On peut notamment y lire que les progressistes-conservateurs se sont fixé l’objectif d’éliminer 1200 ménages de la liste d’attente pour un logement subventionné et souhaitent rénover plus de 5100 logements locatifs abordables partout dans la province.
Ils ont aussi exprimé l’intention de favoriser l’accès à des logements abordables «au profit des familles à faible revenu, des personnes âgées, des personnes handicapées ainsi que des femmes et des enfants».
Si le gouvernement Higgs se met au boulot pour remplir ces promesses, cela sera un bon départ. Ce sera toutefois insuffisant.
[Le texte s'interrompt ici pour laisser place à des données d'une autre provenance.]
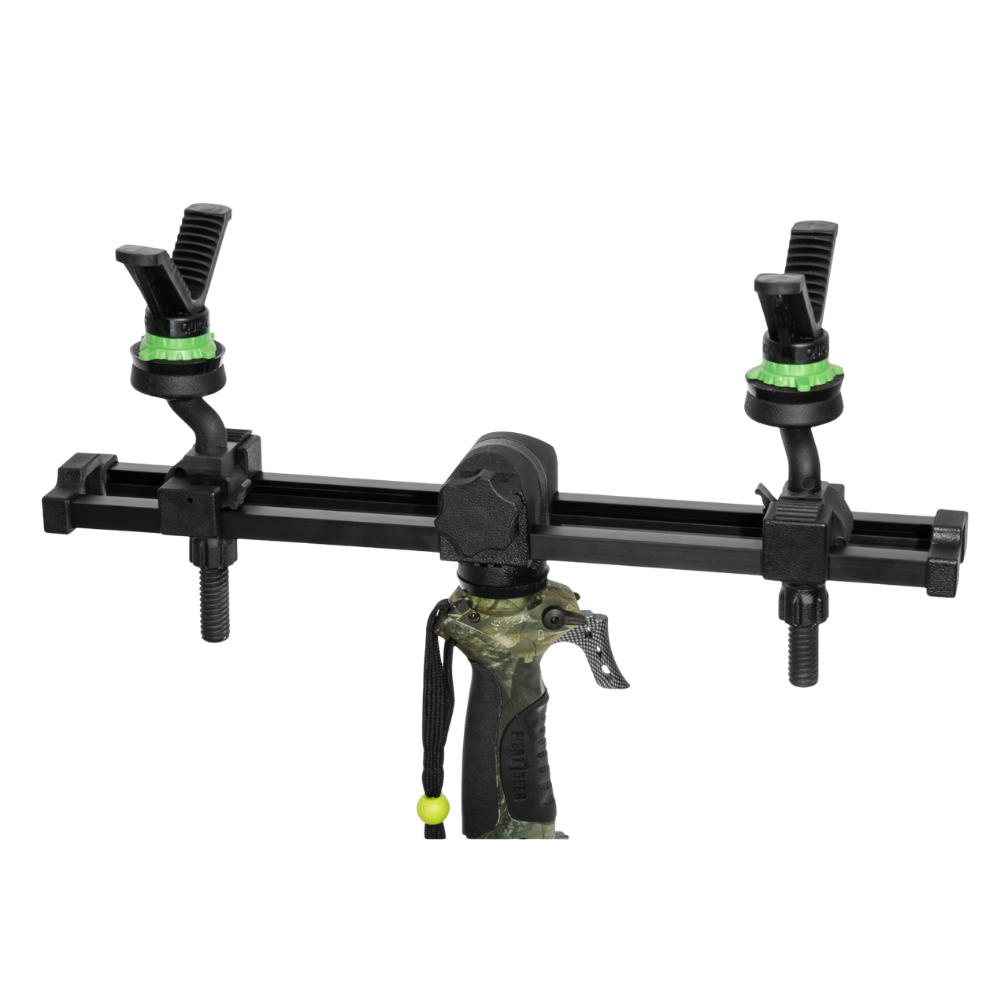 Support double pour trépied de tir – Maintien 2 points pour fusil & carabine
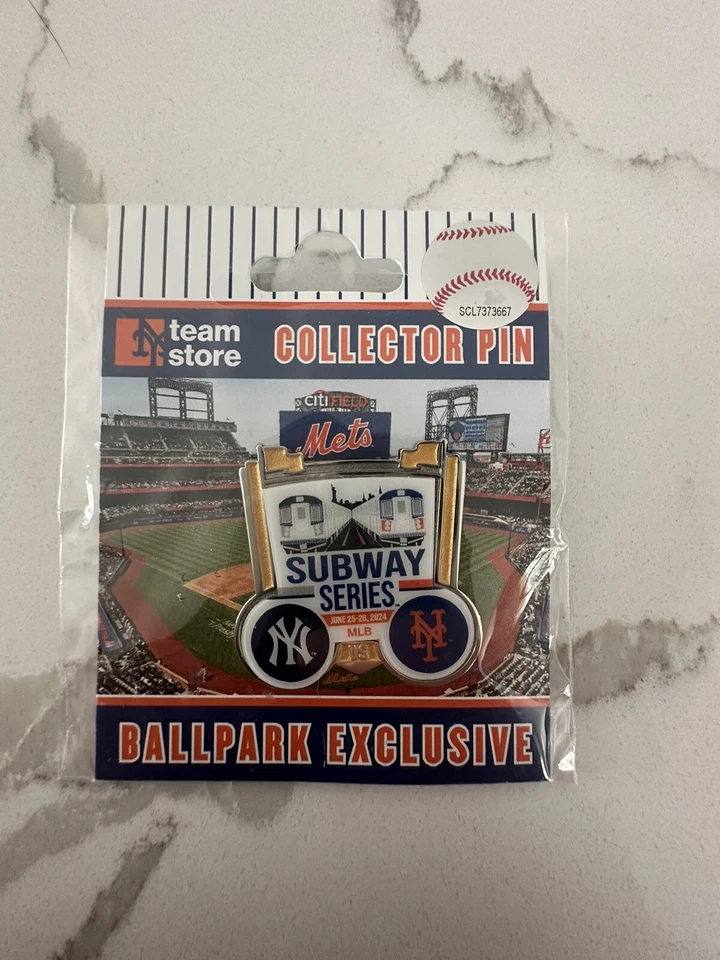 2024 Subway Series New York Mets New York Yankees Pin Citi Field Exclusive NEW - Image 1 of 1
Il faut aussi modifier la loi afin de mieux protéger les droits des locataires, tel que réclamé par les partis libéral et vert.
Pour ce faire, nul besoin de réinventer la roue. À peu près toutes les provinces font mieux que le Nouveau-Brunswick.
Certaines, comme l’Alberta, permettent d’augmenter le loyer une seule fois par année. D’autres, comme l’Île-du-Prince-Édouard, le Manitoba, l’Ontario et la Colombie-Britannique, imposent un taux d’augmentation maximum annuel.
Pendant ce temps, au Nouveau-Brunswick, les locataires, en particulier les plus démunis et les plus vulnérables, sont abandonnés à eux-mêmes. C’était vrai auparavant sous les libéraux. Ce l’est encore sous les progressistesconservateurs.
La priorité du secteur privé est de maximiser ses profits. Le devoir de trouver un juste équilibre entre le libre marché et la responsabilité sociale revient à nos élus.
Nous nous attendons de ces derniers qu’ils assument pleinement ce rôle.